→ SOURCE DOCUMENT:
::::::::

But with tax collections flat or in decline, the private sector devastated and no recovery in sight, the old tactics don't play nearly as well. Contract terms that keep increasing payrolls enrage taxpayers and all but guarantee layoffs. Many union chiefs are dialing back their rhetoric and their demands to keep members working until that elusive recovery finally arrives.

The Las Vegas Police Protective Association last week joined the handful of other local unions that have agreed to do away with longevity pay -- raises awarded based on service beyond eight years and piled on top of other salary increases -- for future hires. It's a move that preserves the benefit for current workers by providing some long-term savings for taxpayers.

In negotiations with Mr. Martinez, Clark County offered the union a 1 percent "merit" pay raise (which is to say it's all but guaranteed) in the first year and a 3 percent merit raise in the second year in exchange for eliminating longevity pay for future hires.

::::::::

→ EXERCISE SET:
(a) In the passage on union pay negotiations, what pay raise did Clark County offer for the second year?
(b) Write the next few sentences of the passage on union pay negotiations, picking up after its final sentence.
The rows that follow are separate material and have no connection to the passage above.

→ Stored entries:
::::::::

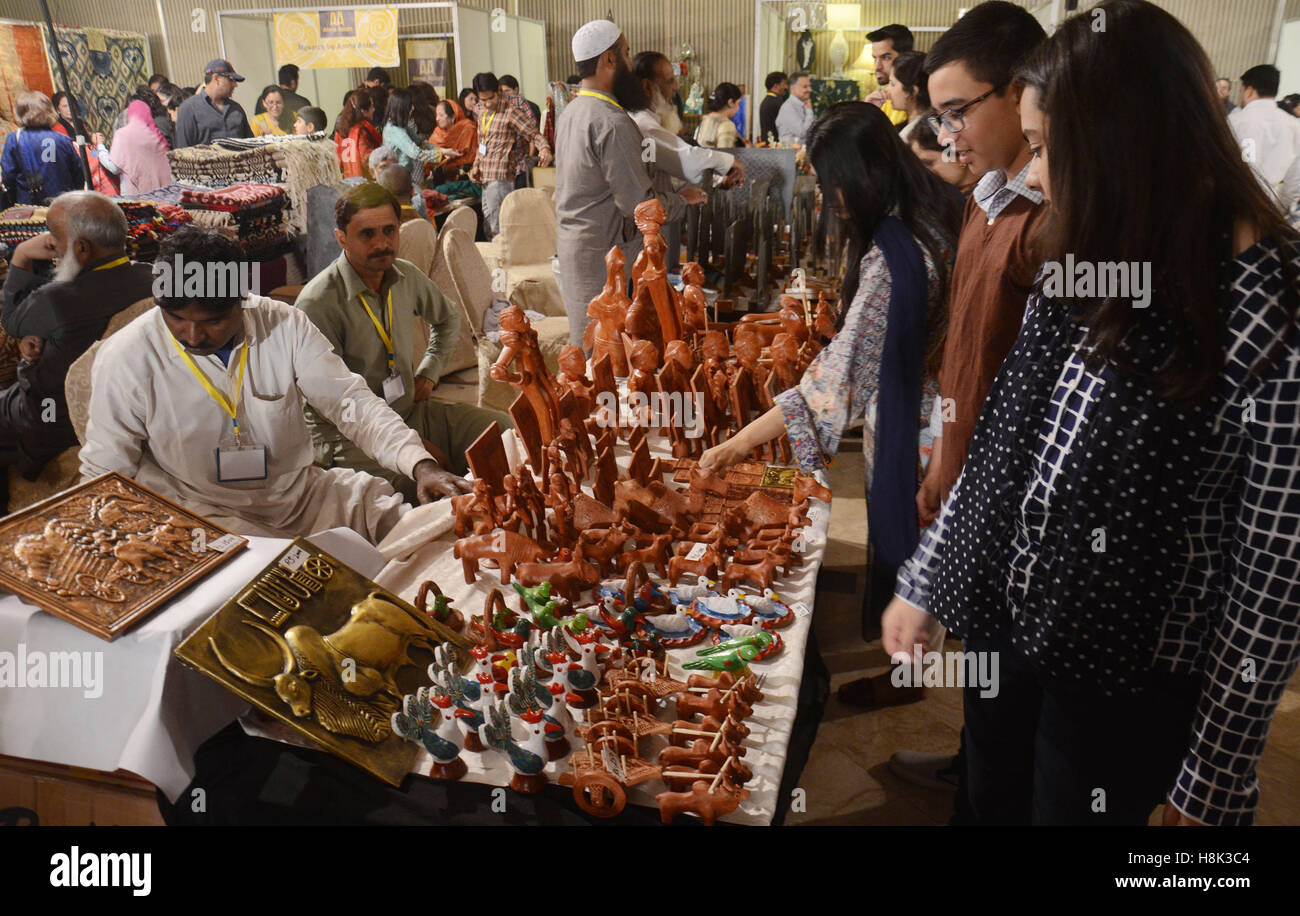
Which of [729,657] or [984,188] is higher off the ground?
[984,188]

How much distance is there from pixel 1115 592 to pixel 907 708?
1.67 metres

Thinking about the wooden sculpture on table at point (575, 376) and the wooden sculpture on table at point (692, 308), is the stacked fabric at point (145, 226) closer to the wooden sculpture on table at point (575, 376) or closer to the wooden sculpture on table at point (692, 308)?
the wooden sculpture on table at point (692, 308)

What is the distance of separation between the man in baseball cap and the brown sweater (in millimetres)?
6261

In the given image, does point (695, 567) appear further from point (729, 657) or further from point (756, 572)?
point (729, 657)

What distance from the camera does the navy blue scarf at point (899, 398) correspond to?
1.94 m

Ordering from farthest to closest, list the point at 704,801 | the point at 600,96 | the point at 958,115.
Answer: the point at 600,96, the point at 958,115, the point at 704,801

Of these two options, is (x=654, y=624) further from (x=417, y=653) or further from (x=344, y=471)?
(x=344, y=471)

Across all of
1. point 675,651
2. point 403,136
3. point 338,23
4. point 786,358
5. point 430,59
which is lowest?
point 675,651

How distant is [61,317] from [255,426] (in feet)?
3.76

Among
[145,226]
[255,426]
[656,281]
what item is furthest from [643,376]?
[145,226]

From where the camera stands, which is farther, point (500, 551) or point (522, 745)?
point (500, 551)

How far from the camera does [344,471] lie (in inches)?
101

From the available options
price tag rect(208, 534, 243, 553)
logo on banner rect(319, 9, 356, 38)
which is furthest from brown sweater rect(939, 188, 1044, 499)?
logo on banner rect(319, 9, 356, 38)

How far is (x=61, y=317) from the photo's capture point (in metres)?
2.97
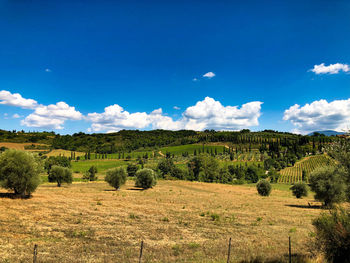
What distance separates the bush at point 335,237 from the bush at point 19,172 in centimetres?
4518

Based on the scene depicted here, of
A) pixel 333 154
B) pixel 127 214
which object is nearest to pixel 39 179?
pixel 127 214

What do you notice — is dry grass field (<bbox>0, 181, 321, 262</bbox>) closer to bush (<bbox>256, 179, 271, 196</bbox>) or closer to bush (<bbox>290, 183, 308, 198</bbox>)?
bush (<bbox>256, 179, 271, 196</bbox>)

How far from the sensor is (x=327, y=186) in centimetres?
4375

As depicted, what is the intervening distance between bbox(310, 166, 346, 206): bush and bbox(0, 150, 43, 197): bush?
57.2 metres

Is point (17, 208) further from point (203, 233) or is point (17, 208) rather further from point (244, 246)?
point (244, 246)

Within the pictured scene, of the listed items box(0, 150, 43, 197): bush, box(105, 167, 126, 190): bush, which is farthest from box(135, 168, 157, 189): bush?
box(0, 150, 43, 197): bush

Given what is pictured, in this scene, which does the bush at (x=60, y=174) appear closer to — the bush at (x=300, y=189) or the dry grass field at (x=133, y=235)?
the dry grass field at (x=133, y=235)

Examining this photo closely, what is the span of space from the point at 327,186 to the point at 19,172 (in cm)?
6056

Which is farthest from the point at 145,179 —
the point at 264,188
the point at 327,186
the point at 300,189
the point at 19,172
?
the point at 327,186

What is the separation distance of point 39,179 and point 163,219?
28.4 meters

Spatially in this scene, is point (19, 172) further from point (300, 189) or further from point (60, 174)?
point (300, 189)

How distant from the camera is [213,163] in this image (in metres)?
141

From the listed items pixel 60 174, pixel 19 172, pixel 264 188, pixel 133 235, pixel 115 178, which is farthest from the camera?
pixel 60 174

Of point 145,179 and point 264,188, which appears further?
point 145,179
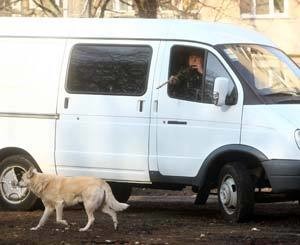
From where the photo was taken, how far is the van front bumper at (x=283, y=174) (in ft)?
29.6

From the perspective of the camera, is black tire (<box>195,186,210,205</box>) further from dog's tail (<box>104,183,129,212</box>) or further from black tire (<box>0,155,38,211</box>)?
black tire (<box>0,155,38,211</box>)

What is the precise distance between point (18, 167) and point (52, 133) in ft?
2.37

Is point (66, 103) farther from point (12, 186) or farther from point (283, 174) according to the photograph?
point (283, 174)

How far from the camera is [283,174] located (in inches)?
356

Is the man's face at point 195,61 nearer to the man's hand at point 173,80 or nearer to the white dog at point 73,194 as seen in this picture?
the man's hand at point 173,80

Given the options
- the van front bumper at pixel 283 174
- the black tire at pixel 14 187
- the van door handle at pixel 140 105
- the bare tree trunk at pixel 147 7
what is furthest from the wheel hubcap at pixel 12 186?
the bare tree trunk at pixel 147 7

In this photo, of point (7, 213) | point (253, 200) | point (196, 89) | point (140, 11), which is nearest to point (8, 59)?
point (7, 213)

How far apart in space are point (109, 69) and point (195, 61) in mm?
1149

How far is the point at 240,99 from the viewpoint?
30.8 feet

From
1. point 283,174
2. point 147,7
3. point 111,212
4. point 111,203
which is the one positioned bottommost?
point 111,212

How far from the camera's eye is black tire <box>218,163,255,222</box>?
926cm

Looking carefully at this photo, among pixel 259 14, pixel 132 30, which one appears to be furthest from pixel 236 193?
pixel 259 14

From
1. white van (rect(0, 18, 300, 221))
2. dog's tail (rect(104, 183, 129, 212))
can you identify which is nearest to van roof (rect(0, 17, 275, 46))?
white van (rect(0, 18, 300, 221))

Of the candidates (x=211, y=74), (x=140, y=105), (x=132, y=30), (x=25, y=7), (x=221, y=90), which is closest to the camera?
(x=221, y=90)
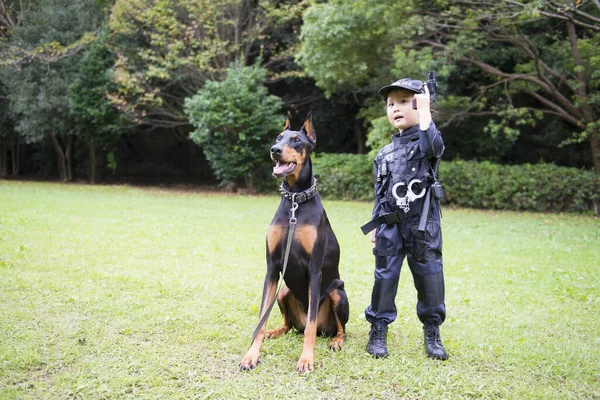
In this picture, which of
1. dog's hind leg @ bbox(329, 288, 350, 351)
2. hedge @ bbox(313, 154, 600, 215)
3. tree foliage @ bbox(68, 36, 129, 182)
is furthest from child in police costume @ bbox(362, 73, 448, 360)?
tree foliage @ bbox(68, 36, 129, 182)

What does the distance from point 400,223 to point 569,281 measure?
3.95 metres

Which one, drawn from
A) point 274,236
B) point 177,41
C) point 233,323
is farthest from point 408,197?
point 177,41

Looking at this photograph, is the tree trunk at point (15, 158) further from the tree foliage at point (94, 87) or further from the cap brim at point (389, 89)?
the cap brim at point (389, 89)

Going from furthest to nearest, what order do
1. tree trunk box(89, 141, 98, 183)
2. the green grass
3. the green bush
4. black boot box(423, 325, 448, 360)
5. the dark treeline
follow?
tree trunk box(89, 141, 98, 183) → the green bush → the dark treeline → black boot box(423, 325, 448, 360) → the green grass

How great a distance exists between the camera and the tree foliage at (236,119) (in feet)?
56.3

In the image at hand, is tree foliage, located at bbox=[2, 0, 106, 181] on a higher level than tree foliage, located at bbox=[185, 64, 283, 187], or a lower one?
higher

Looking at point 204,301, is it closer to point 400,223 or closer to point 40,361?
point 40,361

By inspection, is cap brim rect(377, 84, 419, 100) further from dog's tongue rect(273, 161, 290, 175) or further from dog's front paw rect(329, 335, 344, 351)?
dog's front paw rect(329, 335, 344, 351)

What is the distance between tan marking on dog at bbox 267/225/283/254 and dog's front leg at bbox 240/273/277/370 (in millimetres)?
213

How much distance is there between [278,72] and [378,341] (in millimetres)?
18461

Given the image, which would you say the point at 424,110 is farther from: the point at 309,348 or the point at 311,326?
the point at 309,348

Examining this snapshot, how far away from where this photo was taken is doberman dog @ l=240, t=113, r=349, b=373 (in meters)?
3.47

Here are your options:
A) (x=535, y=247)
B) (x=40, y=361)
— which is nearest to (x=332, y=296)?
(x=40, y=361)

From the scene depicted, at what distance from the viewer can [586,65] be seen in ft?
44.4
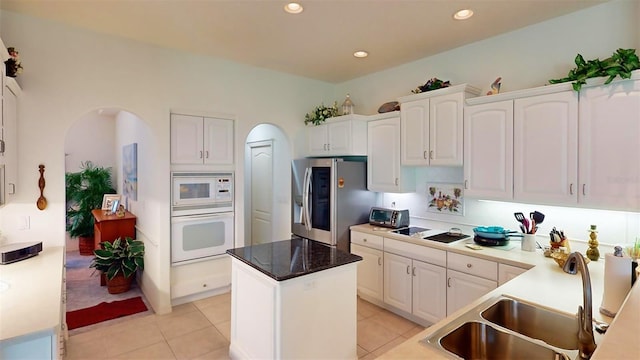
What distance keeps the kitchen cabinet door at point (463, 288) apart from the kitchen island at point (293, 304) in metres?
1.01

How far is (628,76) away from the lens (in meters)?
Result: 2.19

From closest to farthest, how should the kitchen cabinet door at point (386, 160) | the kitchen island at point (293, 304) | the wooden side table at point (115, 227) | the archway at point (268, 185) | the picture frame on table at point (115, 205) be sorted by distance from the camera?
the kitchen island at point (293, 304) < the kitchen cabinet door at point (386, 160) < the wooden side table at point (115, 227) < the archway at point (268, 185) < the picture frame on table at point (115, 205)

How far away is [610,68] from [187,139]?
12.2 feet

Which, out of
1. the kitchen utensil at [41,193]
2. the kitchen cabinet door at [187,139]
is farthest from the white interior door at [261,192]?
the kitchen utensil at [41,193]

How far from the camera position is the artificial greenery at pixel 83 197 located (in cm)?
613

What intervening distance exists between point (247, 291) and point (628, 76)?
9.73ft

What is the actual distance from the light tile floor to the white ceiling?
2800 millimetres

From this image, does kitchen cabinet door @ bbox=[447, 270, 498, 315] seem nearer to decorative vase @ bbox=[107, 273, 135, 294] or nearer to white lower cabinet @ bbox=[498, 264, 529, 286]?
white lower cabinet @ bbox=[498, 264, 529, 286]

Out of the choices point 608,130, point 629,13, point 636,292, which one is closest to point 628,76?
point 608,130

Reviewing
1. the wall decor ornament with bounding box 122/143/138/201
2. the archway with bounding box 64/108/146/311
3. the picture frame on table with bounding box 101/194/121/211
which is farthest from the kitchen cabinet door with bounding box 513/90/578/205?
the picture frame on table with bounding box 101/194/121/211

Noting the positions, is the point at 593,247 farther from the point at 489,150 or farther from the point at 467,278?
the point at 489,150

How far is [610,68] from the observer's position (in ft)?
7.38

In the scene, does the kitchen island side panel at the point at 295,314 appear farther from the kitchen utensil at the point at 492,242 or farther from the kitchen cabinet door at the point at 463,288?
the kitchen utensil at the point at 492,242

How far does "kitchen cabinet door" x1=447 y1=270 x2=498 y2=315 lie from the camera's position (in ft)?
8.94
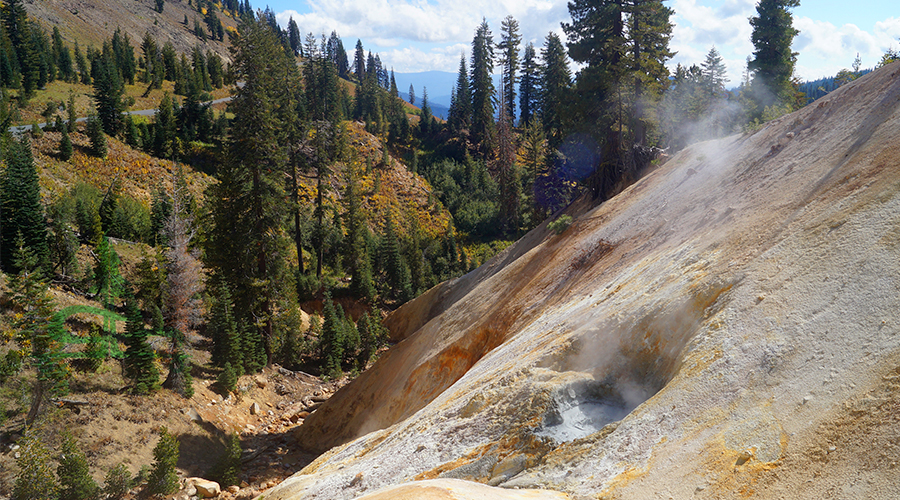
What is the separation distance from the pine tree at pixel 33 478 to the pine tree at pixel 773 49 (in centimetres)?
4133

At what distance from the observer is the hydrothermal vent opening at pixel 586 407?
23.6 ft

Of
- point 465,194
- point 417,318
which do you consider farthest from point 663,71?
point 465,194

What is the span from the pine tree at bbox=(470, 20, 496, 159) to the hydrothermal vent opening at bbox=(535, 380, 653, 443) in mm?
71164

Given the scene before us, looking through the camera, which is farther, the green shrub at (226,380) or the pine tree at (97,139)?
the pine tree at (97,139)

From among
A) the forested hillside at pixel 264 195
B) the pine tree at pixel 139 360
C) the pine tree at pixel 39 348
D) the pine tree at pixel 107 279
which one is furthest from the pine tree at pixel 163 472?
the pine tree at pixel 107 279

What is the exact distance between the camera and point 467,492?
5992 mm

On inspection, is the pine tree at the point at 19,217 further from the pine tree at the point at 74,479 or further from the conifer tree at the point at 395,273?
the conifer tree at the point at 395,273

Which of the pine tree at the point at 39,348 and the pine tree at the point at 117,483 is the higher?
the pine tree at the point at 39,348

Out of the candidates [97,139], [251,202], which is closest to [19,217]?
[251,202]

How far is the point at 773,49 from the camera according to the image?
3362 cm

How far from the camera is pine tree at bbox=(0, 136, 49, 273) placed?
26641 mm

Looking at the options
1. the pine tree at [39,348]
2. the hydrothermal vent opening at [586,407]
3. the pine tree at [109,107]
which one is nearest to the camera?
the hydrothermal vent opening at [586,407]

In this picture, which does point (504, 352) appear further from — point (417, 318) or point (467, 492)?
point (417, 318)

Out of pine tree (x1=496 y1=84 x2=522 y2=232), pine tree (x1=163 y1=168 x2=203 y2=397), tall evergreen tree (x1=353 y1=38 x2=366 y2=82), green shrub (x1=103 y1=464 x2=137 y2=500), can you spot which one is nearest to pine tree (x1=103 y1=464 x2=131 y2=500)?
green shrub (x1=103 y1=464 x2=137 y2=500)
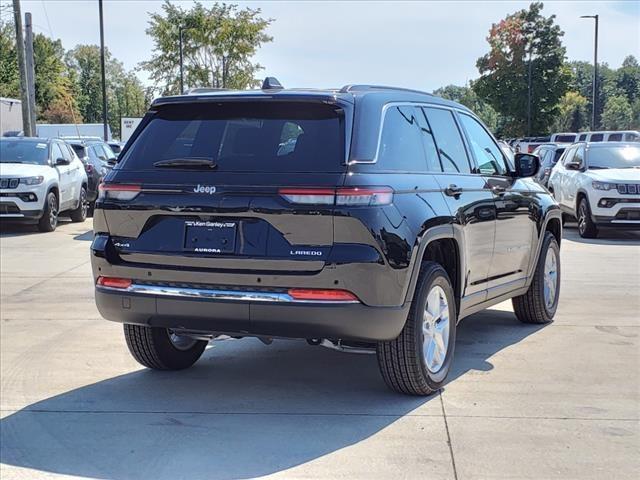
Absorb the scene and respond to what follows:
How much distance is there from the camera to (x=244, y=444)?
455cm

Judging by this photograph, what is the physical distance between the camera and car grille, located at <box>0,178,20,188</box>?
1519 centimetres

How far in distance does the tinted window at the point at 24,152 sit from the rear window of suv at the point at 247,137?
1184cm

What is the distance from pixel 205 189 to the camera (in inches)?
187

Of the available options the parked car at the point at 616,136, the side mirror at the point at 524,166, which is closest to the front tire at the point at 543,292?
the side mirror at the point at 524,166

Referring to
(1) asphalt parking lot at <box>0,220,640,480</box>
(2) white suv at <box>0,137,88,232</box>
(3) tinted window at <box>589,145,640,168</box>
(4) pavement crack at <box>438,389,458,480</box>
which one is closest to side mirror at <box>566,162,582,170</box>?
(3) tinted window at <box>589,145,640,168</box>

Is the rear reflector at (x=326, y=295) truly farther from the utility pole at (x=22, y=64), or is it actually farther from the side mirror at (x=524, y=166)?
the utility pole at (x=22, y=64)

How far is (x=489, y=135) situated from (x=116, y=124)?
10089 cm

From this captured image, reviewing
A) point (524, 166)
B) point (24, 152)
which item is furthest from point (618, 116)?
point (524, 166)

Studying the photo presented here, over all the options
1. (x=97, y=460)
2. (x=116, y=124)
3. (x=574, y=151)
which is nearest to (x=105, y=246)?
(x=97, y=460)

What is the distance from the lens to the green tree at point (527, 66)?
223 feet

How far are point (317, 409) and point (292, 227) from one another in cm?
123

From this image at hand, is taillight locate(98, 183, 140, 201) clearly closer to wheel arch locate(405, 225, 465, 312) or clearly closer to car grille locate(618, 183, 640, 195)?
wheel arch locate(405, 225, 465, 312)

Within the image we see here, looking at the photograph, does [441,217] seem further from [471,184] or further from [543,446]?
[543,446]

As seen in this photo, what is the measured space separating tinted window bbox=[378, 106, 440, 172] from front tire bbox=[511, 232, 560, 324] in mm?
2192
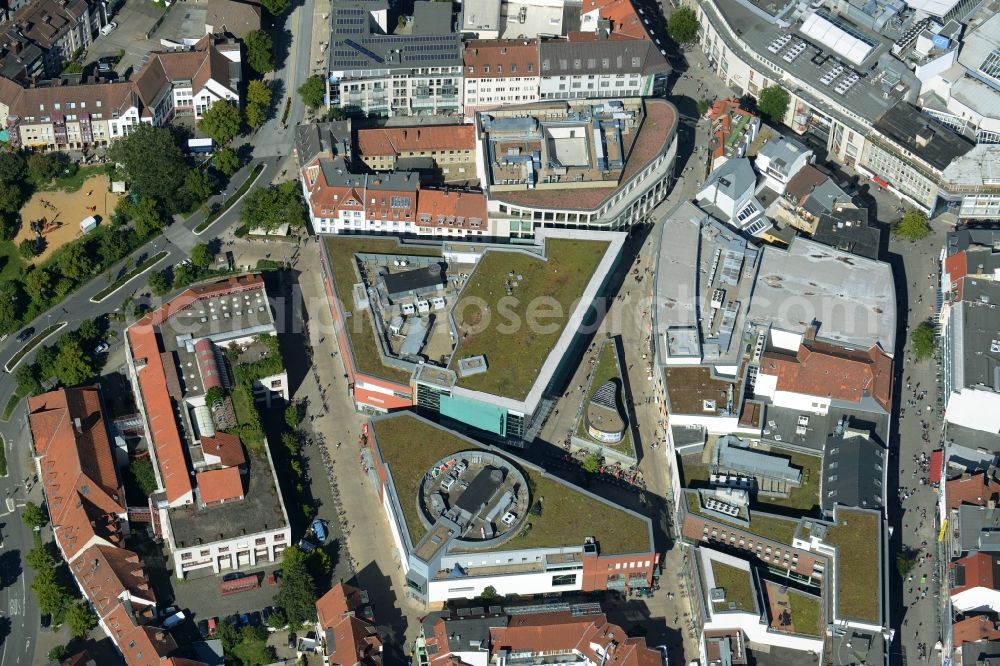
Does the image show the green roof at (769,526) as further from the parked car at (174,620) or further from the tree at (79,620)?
the tree at (79,620)

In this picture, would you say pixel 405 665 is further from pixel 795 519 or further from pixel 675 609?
pixel 795 519

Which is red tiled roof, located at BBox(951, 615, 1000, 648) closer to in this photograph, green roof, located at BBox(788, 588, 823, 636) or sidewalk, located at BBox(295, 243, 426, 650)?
green roof, located at BBox(788, 588, 823, 636)

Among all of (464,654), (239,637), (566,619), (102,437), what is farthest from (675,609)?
(102,437)

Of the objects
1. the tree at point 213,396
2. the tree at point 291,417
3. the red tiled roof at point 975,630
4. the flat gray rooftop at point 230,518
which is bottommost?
the red tiled roof at point 975,630

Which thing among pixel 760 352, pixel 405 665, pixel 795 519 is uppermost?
pixel 760 352

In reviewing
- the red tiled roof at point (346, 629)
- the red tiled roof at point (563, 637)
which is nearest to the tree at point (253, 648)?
the red tiled roof at point (346, 629)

::::::::

→ EXPECTED OUTPUTS:
(a) A 3 percent merit raise.

(b)
But Mr. Martinez won't budge on preserving gravy for workers who haven't even been hired and won't be eligible for the benefit for a decade or more. It's worth so much down the line -- the premiums now cost county taxpayers $35 million per year -- that Mr. Martinez offered to accept a freeze on cost-of-living adjustments this year and a 1.5 percent COLA for the second year to keep longevity.

Mr. Martinez ripped the county for seeking long-term relief in a short-term contract, saying the proposal to eliminate longevity pay "wasn't really about monetary benefits or cost savings." Huh?

SEIU members have seen their salaries grow 12.6 percent since 2009 despite the recession. No one is proposing cuts.

The county's management is right to demand the end of longevity pay for future hires. Mr. Martinez's refusal to acknowledge the valley's new economic reality reflects poorly on him and his members.